Dinikahkan dengan pelaku atau memeliharan anak tanpa suami?
Sungguh dilematis pilihan orang tua. Dalam banyak kasus perkosaan atau hamil di luar nikah, orangtua dihadapkan pada pilihan yang sulit . Di satu sisi ada tanggung jawab moral orang tua terhadap anak yang terlanjur dikandung . Manakah yang harus didahulukan ? menyelamatkan anak sendiri dan bayi yang dikandung , atau menyelamatkan nama keluarga berikut semua konsekuensinya ?
Kasus ini pernah dialami oleh seorang kenalan . Seorang wanita muda diperkenalkan oleh kakak kandungnya kepada seorang pria dewasa . Tidak ada maksud untuk menjodohkan keduanya . Apa mau dikata sang pria jatuh cinta mati matian. Si wanita enggan bersikap kurang sopan . Melihat latar belakang pria ini, yang berprofesi sebagai aparat dan berasal dari keluarga baik baik, gadis ini yakin pria ini tidak mempunyai niat yang buruk . Apalagi kedua orang tua mereka saling mengenal .  Gadis ini dengan sopan menolak ajakan pria untuk bepergian jauh . Mereka hanya bertemu di rumah atas sepengetahuan orang tua si gadis .
Namun lama-kelamaan pria ini merasa tertantang untuk bisa membawa si gadis keluar dari area yang dikenal kedua keluarganya. Suatu hari pria itu menjemput gadis ini dari tempatnya bekerja (sebuah bank swasta) dengan berita bahwa kakak si gadis meminta bertemu di sebuah restoran . Tanpa curiga gadis ini mau diajak pergi . Malang bagi si gadis, dalam perjalanan terjadi peristiwa perkosaan .

▶ _INSTRUKSI ANDA_:
Tulis ulang bagian teks tentang dilema orang tua yang diawali kata-kata "Sungguh dilematis pilihan" dan diakhiri "semua konsekuensinya ?", dengan mengganti "dilematis" menjadi "membingungkan".

▶ _BLOK DATA_:

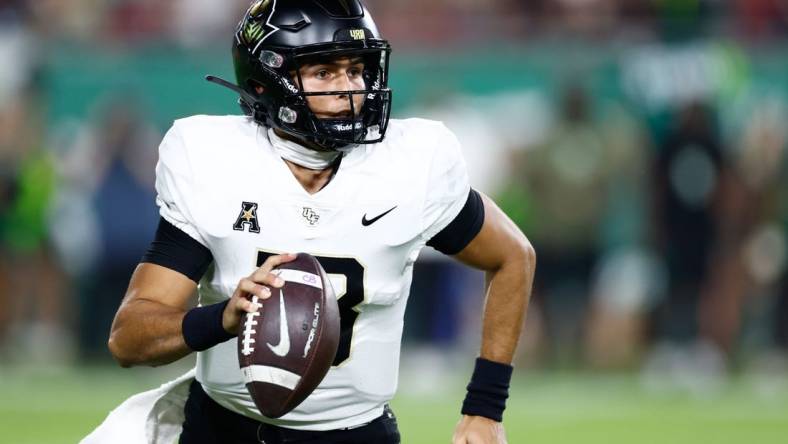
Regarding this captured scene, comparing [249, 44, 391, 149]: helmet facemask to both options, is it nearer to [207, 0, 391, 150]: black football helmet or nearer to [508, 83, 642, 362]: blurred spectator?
[207, 0, 391, 150]: black football helmet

▶ _JAWABAN LATIHAN_:
Sungguh membingungkan pilihan orang tua. Dalam banyak kasus perkosaan atau hamil di luar nikah, orangtua dihadapkan pada pilihan yang sulit . Di satu sisi ada tanggung jawab moral orang tua terhadap anak yang terlanjur dikandung . Manakah yang harus didahulukan ? menyelamatkan anak sendiri dan bayi yang dikandung , atau menyelamatkan nama keluarga berikut semua konsekuensinya ?